Valuable lessons from the Maruichi story

  • Business
  • Thursday, 12 Jun 2003

FOR a low profile, media-shy, but highly profitable steel pipes maker that was formed some 35 years ago, Maruichi Malaysia Steel Tube Bhd seems to have a knack in attracting attention and market gossip, not to mention controversy, in the past year. 

Its latest announcement of an incredibly generous dividend of 250 sen had investors gasping and awed. 

The company's shares shot up by as much as 98 sen yesterday to RM4.26 – the biggest one-day gain in 10 years. At the close, the counter was up 54 sen at RM3.82. 

Maruichi said it proposes to pay a tax-exempt dividend of 70 sen, plus an interim dividend of 180 sen less tax. The payout totals a staggering RM316mil. 

The huge dividend payout raises a few pertinent questions: 

(i) Why is the board of Maruichi declaring such a big dividend at this juncture? 

(ii) Who stands to benefit from such a huge payout? 

(iii) What are the future prospects for Maruichi minus its huge cash pile? 

Last December, Maruichi stirred up a storm of controversy when it announced it was buying a 32.5% stake in Malaysian Merchant Marine Bhd (MMM) for nearly RM100mil. 

The proposed purchase was hugely unpopular, even among some of its biggest shareholders, because the price was considered far too high. Maruichi had to back off from the deal in the ensuing uproar. 

Maruichi's image was badly bruised by the MMM fiasco, and Maruichi's shares plunged to a 19-month low. 

This time, the controlling shareholder, the Melewar group, was well prepared, anxious to avoid another public relations disaster. 

At a media conference yesterday, Maruichi managing director Tunku Ya'acob Tunku Abdullah explained that the company did not need to hold so much cash for its operations in the foreseeable future, and was therefore returning the cash to shareholders to be used at their own discretion. 

Since it's a dividend payout, all shareholders will be entitled to this largesse, in proportion to their shareholding.  

The biggest shareholders of Maruichi currently are the Melewar group (31.6%), which bought its stake last September, and the Employees' Provident Fund (13.3%). 

The Melewar group would certainly find the cash very handy to finance some of its acquisitions and expansion. 

Tunku Ya'acob said in future Maruichi would pay out 50% of its net profits to shareholders in dividends. 

This is a good move, very much in line with the practice in Western countries where the dividend payout is normally 30% to 70% of a company's after-tax earnings.  

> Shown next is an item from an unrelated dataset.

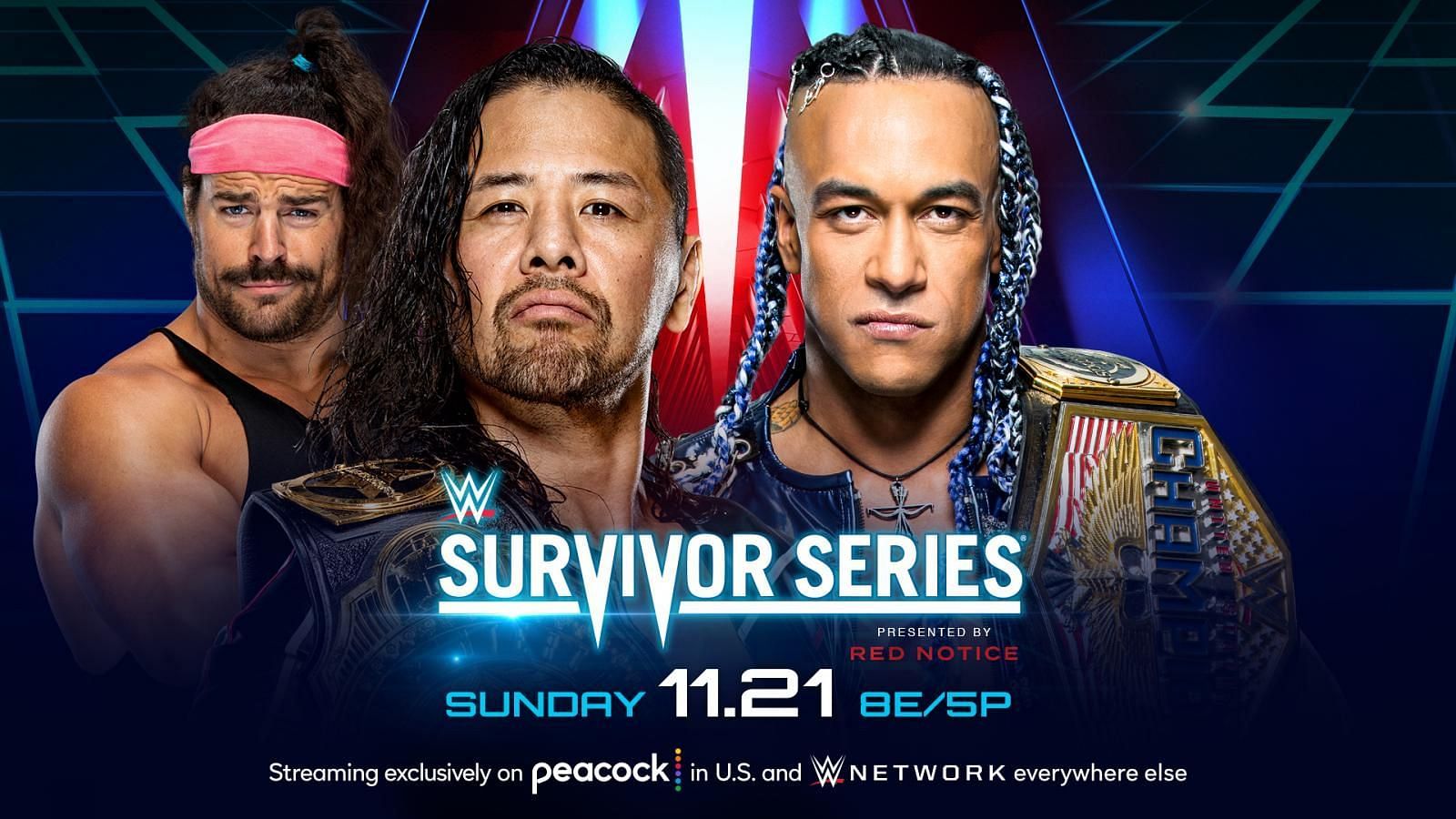 Survivor Series 2021 5 potential finishes for Shinsuke Nakamura vs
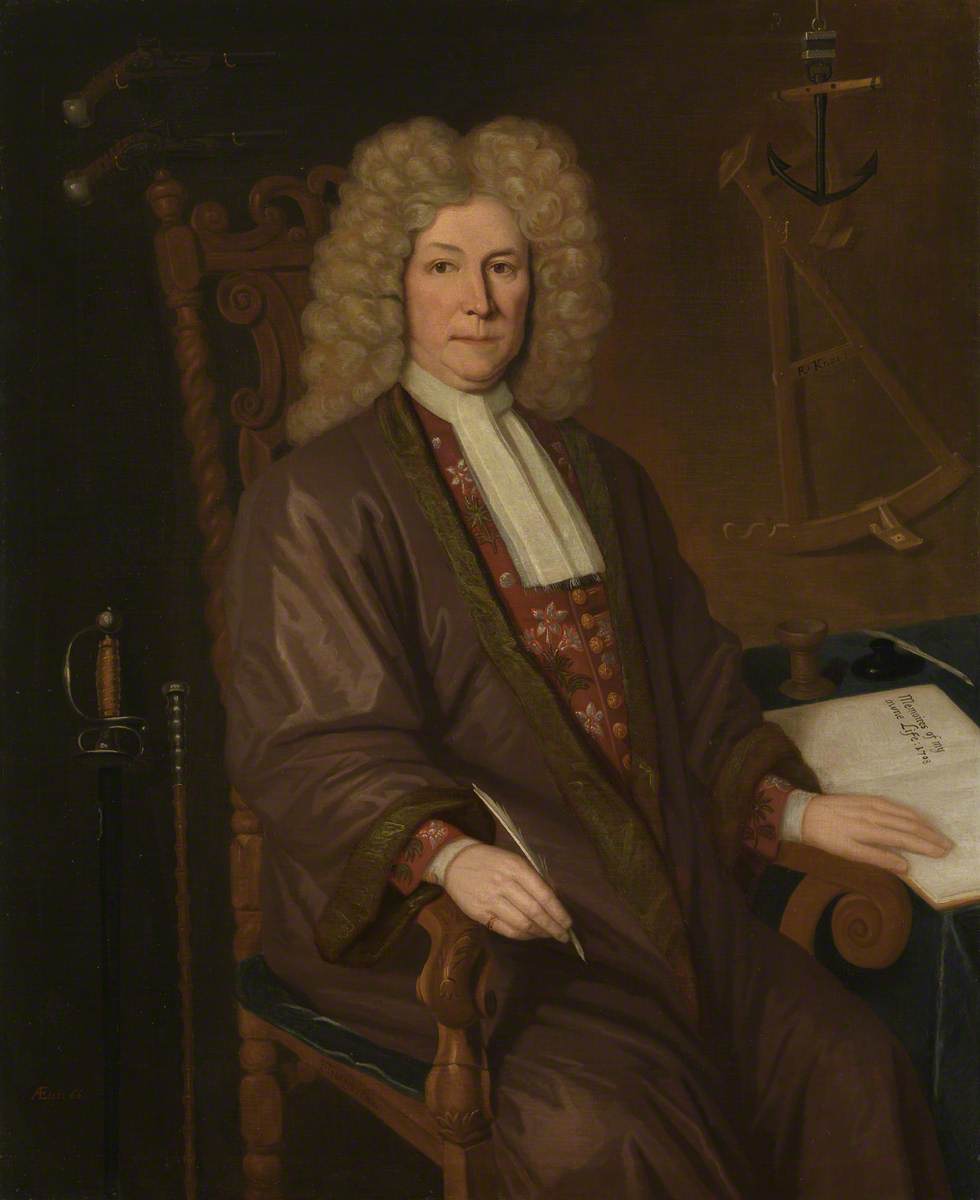 Captain Robert Knox of the East India Company (1642–1720)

Most Malaysian companies pay less than 30% of their profits as dividends.  

It's difficult to speculate on the future outlook for Maruichi.  

Some analysts feel Maruichi would undergo a transformation under the Melewar group and say they prefer the current business set-up.  

An investment advisory service sees Maruichi as a good trading buy, but not for the conservative investor. 

However, Tunku Ya'acob is confident that the Melewar group would steer Maruichi to greater commercial success.  

He felt that under the previous board and management, insufficient attention was paid to marketing, particularly to government agencies, an area which he would rectify. Maruichi would be renamed Melewar Industrial Group

Tunku Ya'acob also felt that the proposal to list Maruichi's subsidiary, Cold Rolling Industry (M) Sdn Bhd (CRIM), and distributing a big portion of CRIM shares to Maruichi's shareholders would unlock value for shareholders. 

There are lessons to be learnt from the Maruichi story. 

First, minority shareholders are now very vigilant. If they don't like a deal, they will kick up a furore. It is no longer that easy for a controlling shareholder to have its way. Also, the market will punish a company if a deal is perceived to be not so transparent, irrespective of the ultimate merits of the proposal. 

Directors and the controlling shareholders in particular should therefore be seen to be as transparent as possible when making a significant proposal and provide all relevant information as expeditiously as possible to shareholders and investors.  

Shareholders and investors, on recognising a good deal that is fair to all parties, will react accordingly, i.e. they will support the company and its shares.